Selection:
-- start --

So why are payments so insecure today? The answer is that Vernam’s method requires the payor and payee to arm themselves with oodles of randomness. There was no practical way to do that in 1917, so Vernam was branded as “academic” and forgotten. But today, the picture is different. High-quality randomness can be mined in large quantities and easily shared. Plus, there’s one thing nice about mathematical guarantees: They never expire. And that’s why randomness deserves and is getting another look.

Cryptography throughout its history was a game of cat-and-mouse. Someone builds a strong cipher, and sooner or later it yields to superior smarts and is replaced by a better cipher that, in its turn, also succumbs to its attackers. The ciphers that we use today, where are they in their life cycle? Since cryptography sneaked up on us to become the scaffolding of our sprawling cyber cities, these two questions are not trivial ones: Are our ciphers compromised? Is our money at risk?

And that’s why randomness is rising. It will end this un-ending cycle because randomness cannot be defeated by a superior intelligence. When the battleground is between a cipher builder and a cipher cracker, the outcome depends on who is smarter. But when security is hinged on pure randomness, then by definition it resists any and all attackers. No one is smart enough to discern a pattern in the data because random data is patternless.

On the other hand, randomness is a readily available resource (that’s not really true for high-quality randomness, but even crude randomness will do for most cases). So the little guy can match up to the big boys. Moreover, security based on randomness is security controlled by its user. Today, we all use ciphers cooked for us by the mavens, with their fixed and not doubt-free security. But when each of us can determine how much randomness to use, we all decide how much security to use. It’s a shift of responsibility.

Fundamentally, hackers are wolves in sheep’s clothing, succeeding when they go under the radar of suspicion. They prevail when they guess what the security people will deem suspicious, and avoid it. Security people, on the other hand, try to build suspicion metrics that are overlooked by the hackers. So, in the cyber-security battlefield, it’s smarts vs. smarts. Randomness can change that balance.

Here’s a simple example: By using a good random-number generator to select one cyber surfer out of ten for scrutiny, we guarantee there’s a chance of 10% that we’ll hit on a hacker, if there is one. Regardless of how smart this hacker is, he cannot outsmart randomness.

Most randomness in cyber use today is fake, which means it has a clear and well-defined pattern. Such so called, “algorithmic randomness” is cheap and easy. A smart hacker can crack it. Non-algorithmic randomness is generally of higher quality, but more cumbersome to generate and handle. For perfect randomness, one needs to capture the behavior of subatomic particles, which obey quantum-mechanical laws. This undefeatable randomness is emerging as a precious resource, the cyber-oil burned by the new crop of cyber engines.

Prospectively, the rise of randomness will usher in much-needed stability in the fast moving cyber war. My view is that the rising role of randomness will trigger a stalemate in this war, and enable our emerging cyber life to flourish.

-- end --

Given problem A:
Count the lines of the rows that contain the word "slender". Give the number only.
The essay on randomness and the rows beneath it come from unrelated sources.

[Items drawn from a data source]
-- start --

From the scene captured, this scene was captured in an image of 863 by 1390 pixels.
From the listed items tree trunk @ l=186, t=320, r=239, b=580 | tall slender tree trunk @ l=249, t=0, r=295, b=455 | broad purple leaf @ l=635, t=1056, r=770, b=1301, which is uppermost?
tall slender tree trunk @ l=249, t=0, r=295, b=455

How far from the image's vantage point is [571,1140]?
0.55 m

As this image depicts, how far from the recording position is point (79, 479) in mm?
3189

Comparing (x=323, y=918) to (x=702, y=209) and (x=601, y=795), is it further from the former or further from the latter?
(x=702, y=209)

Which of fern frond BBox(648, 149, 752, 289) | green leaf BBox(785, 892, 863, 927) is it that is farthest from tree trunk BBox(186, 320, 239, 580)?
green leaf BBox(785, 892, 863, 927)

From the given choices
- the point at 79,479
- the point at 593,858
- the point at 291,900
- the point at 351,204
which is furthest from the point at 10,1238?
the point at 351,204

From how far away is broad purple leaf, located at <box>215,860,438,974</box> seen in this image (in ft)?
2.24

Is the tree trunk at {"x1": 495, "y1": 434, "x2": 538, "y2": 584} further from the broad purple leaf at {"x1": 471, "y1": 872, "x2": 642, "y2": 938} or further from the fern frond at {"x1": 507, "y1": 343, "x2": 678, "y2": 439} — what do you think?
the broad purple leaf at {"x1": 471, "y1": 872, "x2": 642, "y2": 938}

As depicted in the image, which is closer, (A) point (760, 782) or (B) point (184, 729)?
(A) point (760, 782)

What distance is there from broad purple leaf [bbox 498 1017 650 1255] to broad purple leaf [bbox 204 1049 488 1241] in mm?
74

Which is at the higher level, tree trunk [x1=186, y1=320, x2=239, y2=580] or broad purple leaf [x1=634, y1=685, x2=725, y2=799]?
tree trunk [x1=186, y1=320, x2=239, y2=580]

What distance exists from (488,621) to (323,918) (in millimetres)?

-- end --

Given problem B:
Print everything in the essay on randomness from "Prospectively, the rise" down to "life to flourish.", word for word.

Correct answer A:
2

Correct answer B:
Prospectively, the rise of randomness will usher in much-needed stability in the fast moving cyber war. My view is that the rising role of randomness will trigger a stalemate in this war, and enable our emerging cyber life to flourish.